That made me think about something else. How cool would it be to have a program visually show you how a string is stored in memory?
This way you would be able to interactively see how unicode and different runes are represented in bytes, how they are also abstractly represented in your programming language array data structure, and how finally they are stored on your little-endian system.
I'm sorry, what? Golang didn't appropriate the term Rune in reference to Unicode. The term comes from Plan 9's UTF-8 handling library (libutf) which was written by ken and pike, who invented UTF-8. Rob Pike went on to write Go, which was heavily influenced by Plan9 C.
rune.c:2: "The authors of this software are Rob Pike and Ken Thompson."
No, they just used rune because it sounds cool and someone felt two words was too much, also why follow the terminology of a well-established international standard if you can invent your own words and confuse everyone in the process?
As I mentioned elsewhere in the thread, Rune was the agreed-upon term by the inventors of UTF-8. They literally set the standard that was adopted as UTF-8.
UTF-8 is just an encoding of Unicode. The Unicode terminology is "code point". Terminology may have been more varied 30 years ago, but "code point" won long ago, and using other words to mean the same thing is just confusing.
That may be the case, but Rune as a term for implementation predates the accepting of UTF-8 as Unicode.

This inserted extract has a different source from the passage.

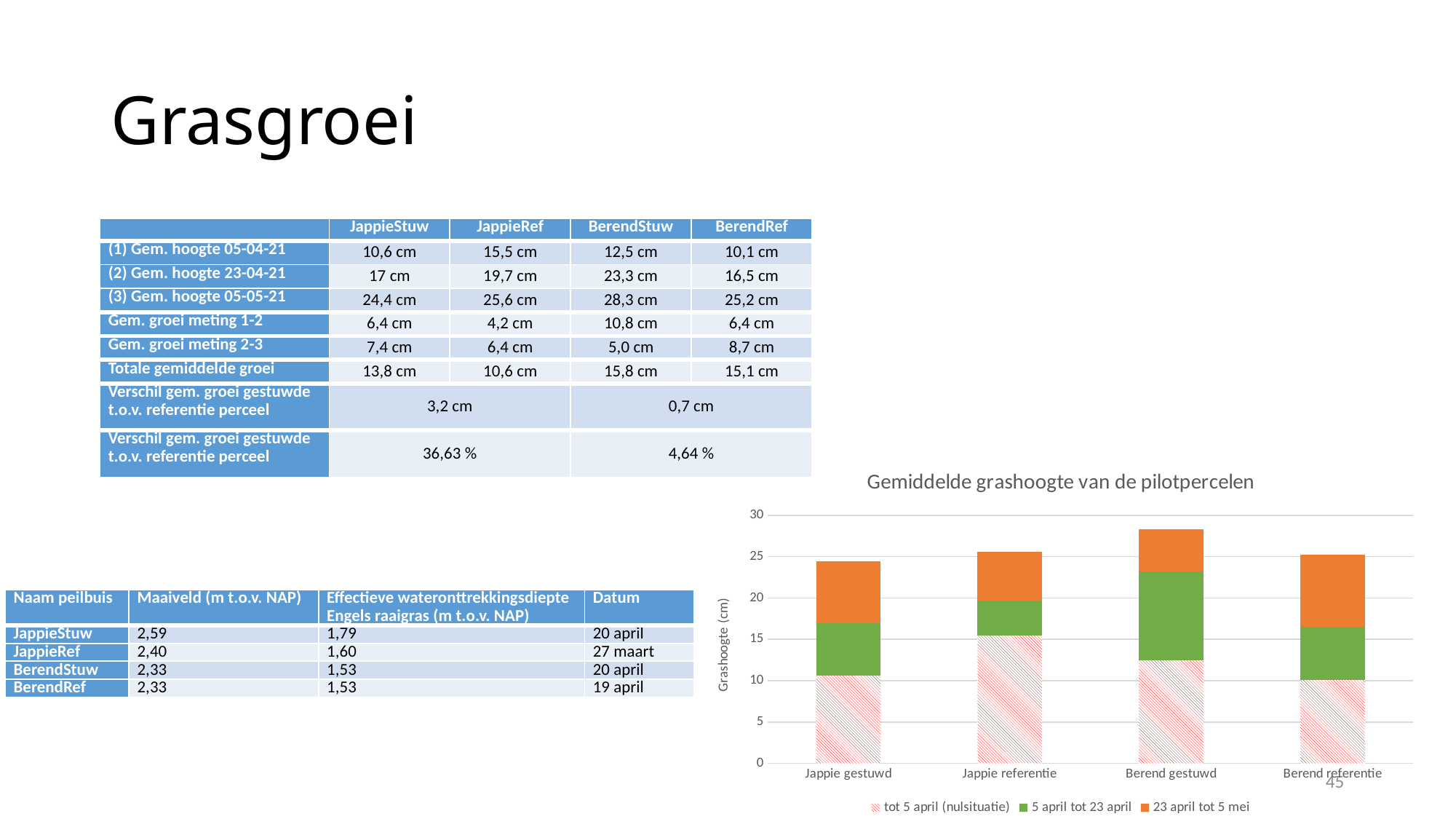
What kind of chart is shown on the slide? Stacked bar chart Which category has the largest 'tot 5 april (nulsituatie)' segment in the chart? Jappie referentie Is the total stacked bar for Berend gestuwd greater or less than 25? greater Is the total stacked bar for Jappie gestuwd greater or less than 20? greater Is the 'tot 5 april (nulsituatie)' segment for Berend gestuwd greater or less than 10? greater How many series does the chart's legend list? 3 Which category has the tallest stacked bar in the chart? Berend gestuwd What is the title of the chart on the slide? Gemiddelde grashoogte van de pilotpercelen Which stacked bar is taller in the chart: Berend gestuwd or Jappie referentie? Berend gestuwd How many categories are shown on the x axis of the chart? 4 Which legend entry in the chart is shown with a red hatched pattern? tot 5 april (nulsituatie)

In addition, Rune refers to a specific implementation of the code point. As far as I am aware, UTF-8 doesn't define a code point as being uint32, rather it just defines it as a point within the code space (which is defined to be at least a certain size), a code point could be implemented in any number of ways internally. When talking about implementation details, a Rune is defined as a uint32, which is analogous (for implementation purposes) as a code point.
That is to say, a Rune is a manifestation of a code point, but a code point need not always map to that internally. This is like complaining over using "int" instead of "uint32_t" (I'm sure someone else can think of a better example, actually).
From the title I wondered if another person decided to implement their own variant of Christopher Domas' ..cantor.dust.., which has never been released to the public (despite initial promises). The only alternative I know if is Veles.
This way you would be able to interactively see how unicode and different runes are represented in bytes, how they are also abstractly represented in your programming language array data structure, and how finally they are stored on your little-endian system.